◆ Extract provided:
# Roadfood Forum?



## The Z (Aug 4, 2005)

GB posted a link to a website that features reviews of restaurants across the country. I think it would be good to have something like that here. Members could flex their writing/reviewing/photography muscles to highlight the best kept secrets in their area (and to warn folks from nasty spots). People who read the reviews could interact with the reviewers because, well, it's a message board! 

I think it would be great, especially for some who live in somewhat close proximity to others or for folks who are taking a trip somewhere and might like a central place to look for eateries in the area they're going.

As far as possible sub-forums, I think they could be broken into states (by two-letter postal ID) and maybe a sub-forum for 'Roadtrip' food (things to eat WHILE you're travelling).

.


----------



## pdswife (Aug 4, 2005)

Great idea!


I have to admit that when I first read your posting I saw "ROADKILL FORUM" instead of "ROADFOOD FORUM".    I wonder how many people would really be interested in cooking  a recipe that started "first scrape raccoon guts from side of road. Rinse well to remove dirt and tire tracks"


----------



## Piccolina (Aug 4, 2005)

Fantastic idea Z!!! I think it could extend universally (well at least here on old planet earth), so that if you were planning a trip you could come check DC for culinary travel secrets before embarking on your journey 


> "first scrape raccoon guts from side of road. Rinse well to remove dirt and tire tracks"


 - Hillarious PD


----------



## pdswife (Aug 4, 2005)

Thanks!  I love making people smile!


----------



## The Z (Aug 6, 2005)

◆ What needs to be done: In the Roadfood Forum thread, what identifier does The Z propose for naming the state sub-forums?

Entries drawn from a collection

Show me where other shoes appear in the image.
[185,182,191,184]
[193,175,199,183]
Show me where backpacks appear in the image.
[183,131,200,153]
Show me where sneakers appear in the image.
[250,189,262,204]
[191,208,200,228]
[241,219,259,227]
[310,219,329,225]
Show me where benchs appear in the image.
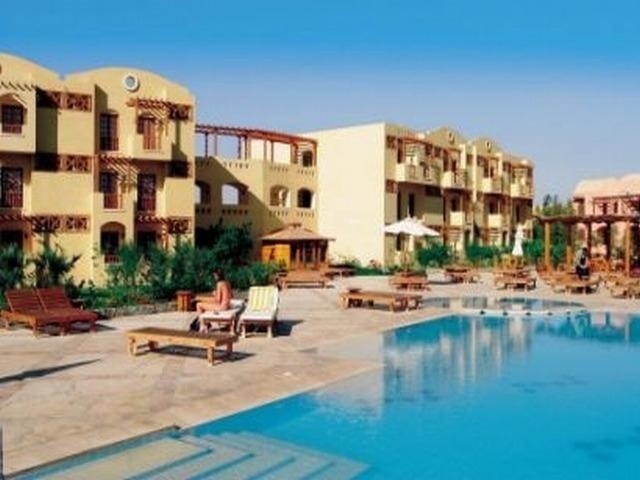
[126,326,239,367]
[280,277,329,289]
[339,289,421,314]
[387,276,430,290]
[494,277,536,291]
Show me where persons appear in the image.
[196,268,233,334]
[575,248,589,280]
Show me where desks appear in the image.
[399,272,420,290]
[502,269,529,291]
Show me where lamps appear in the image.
[158,100,183,121]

◆ Reply to the exercise: The two-letter postal ID.